Запах пульке был нестерпим, но не отступать же! Опозориться перед этими столичными оборванцами? Ну нет, он их еще переплюнет! Взяв стакан в обе руки, он крикнул срывающимся голосом:
— За Хуареса!.. И за погибель Щетинистой башки! И, зажмурившись, выпил залпом, как лекарство.
На вкус это оказалось совсем неплохо; приятное тепло начало растекаться по телу… Но тут же он со страхом подумал: не оглох ли? — так тихо стало в пулькерии. Все глядели на него, переглядывались; краем глаза он увидел, как закусил губу дядя Рафаэль. Вдруг хозяин грохнул обоими кулаками по стойке и захохотал.
— Ах ты, босяк, — выговорил он, наконец, с нежностью, — да ты же сущий мятежник, а еще говорил, что пить не умеешь! Нет уж, изволь теперь выпить второй стакан, коли сам предложил два тоста!
Пулькерия снова наполнилась голосами, хохотом. Кто-то хлопал Диего по спине, кто-то чокался с ним. Это были приятнейшие, великолепные люди; они любили его, и он их любил, и генерал Камбронн с Маленьким Капралом сошли со стен и присоединились к компании, и уже сам дон Бенито Хуарес намеревался почтить праздник своим присутствием, только все они почему-то стали кружиться… кружиться…

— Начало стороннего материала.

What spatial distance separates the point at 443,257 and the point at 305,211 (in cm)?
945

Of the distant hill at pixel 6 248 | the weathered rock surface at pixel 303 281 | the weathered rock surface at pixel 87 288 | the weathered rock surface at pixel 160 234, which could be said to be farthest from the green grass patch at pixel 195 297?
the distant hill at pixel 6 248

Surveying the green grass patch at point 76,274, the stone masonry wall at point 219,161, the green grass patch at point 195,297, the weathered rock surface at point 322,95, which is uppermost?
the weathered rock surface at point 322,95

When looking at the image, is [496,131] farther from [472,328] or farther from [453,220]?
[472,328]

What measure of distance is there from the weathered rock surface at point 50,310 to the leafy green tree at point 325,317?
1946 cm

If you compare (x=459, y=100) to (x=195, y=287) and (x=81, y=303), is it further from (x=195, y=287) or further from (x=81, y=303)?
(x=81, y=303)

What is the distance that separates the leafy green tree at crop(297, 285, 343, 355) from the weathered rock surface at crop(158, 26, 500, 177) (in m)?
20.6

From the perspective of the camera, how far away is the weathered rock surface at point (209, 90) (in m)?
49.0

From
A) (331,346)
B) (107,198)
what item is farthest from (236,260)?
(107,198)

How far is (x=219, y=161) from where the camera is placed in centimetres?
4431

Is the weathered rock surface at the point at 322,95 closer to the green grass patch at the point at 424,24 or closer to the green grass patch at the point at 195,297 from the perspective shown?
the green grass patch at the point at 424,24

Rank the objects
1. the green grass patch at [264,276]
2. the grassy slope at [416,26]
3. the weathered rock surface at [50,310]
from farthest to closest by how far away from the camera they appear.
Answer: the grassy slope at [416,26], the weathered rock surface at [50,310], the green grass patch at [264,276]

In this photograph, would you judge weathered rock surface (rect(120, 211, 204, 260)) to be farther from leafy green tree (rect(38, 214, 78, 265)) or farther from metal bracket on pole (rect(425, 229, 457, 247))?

— Ведь вот как бывает, — говаривал года четыре спустя дон Диего, — не знаешь действительно, где потеряешь, а где найдешь! Я тогда чуть было не рассорился с Рафаэлем — шутка ли, напоили мальчишку до того что он проболел с неделю… А вышло так, что именно после этого случая, еще не встав с постели, Диегито потребовал, чтобы ему принесли оловянных солдатиков — как можно больше оловянных солдатиков! Сколько их ни покупали ему, все было мало для тех баталий, которые он стал разыгрывать сперва на одеяле, а как поправился — в детской на полу… Мы-то боялись, что он начнет бегать по городу. Куда там! Из дому не выходит, воюет с утра до вечера.
Сначала думали — очередное увлечение вроде рисования; кстати, рисовать он совсем перестал, только чертит без конца планы, карты… Но месяц идет за месяцем, а увлечение не проходит. Отдали в школу — отсиживает уроки и поскорее домой, к своим солдатикам, к чертежам да книгам. Да, читает запоем, но что читает? «Очерки наполеоновских кампаний», «Жизнь Боливара», все, что смог достать о нашей войне за Реформу, а тут уж и мне, сами понимаете, есть о чем рассказать… Дальше — больше: просит раздобыть ему военные руководства, учебники…
И вот недавно нахожу у него на столе бумаги — схемы боевых порядков пехоты, недурно выполненные, смею сказать. Спрашиваю, откуда он так хорошо их скопировал? Фыркает — дескать, разработал их сам, с начала до конца.
Вот тут уж я отправился к генералу Состенесу Роча — как-никак вместе воевали. Кладу перед ним бумаги, рассказываю. Он, натурально, сомневается — мальчишке ведь и десяти нет! Что ж, привожу сына, и генерал самолично экзаменует его и по истории войн, и по тактике, и даже по фор-ти-фи-ка-ции. Но чем Диегито сразил его окончательно, так это знанием уставов мексиканской армии. Велит мой генерал подать карету, усаживает мальчика рядом с собой и везет его прямехонько к сеньору Инохосе — да, да, к военному министру! И министр, поговорив с Диегито, издает специальный приказ — вот этот.
Достав из бумажника сложенный вчетверо лист, дон Диего расправлял его, протягивал собеседнику и слушал не без удовольствия, как тот читает:
— «Во внимание к боевым заслугам подполковника Диего Риверы, а также ввиду выдающихся способностей и редких в столь раннем возрасте познаний в военном деле, обнаруженных его сыном, разрешить Диего Ривере-младшему, в порядке исключения из правил, поступить в военное училище по достижении им четырнадцати лет…»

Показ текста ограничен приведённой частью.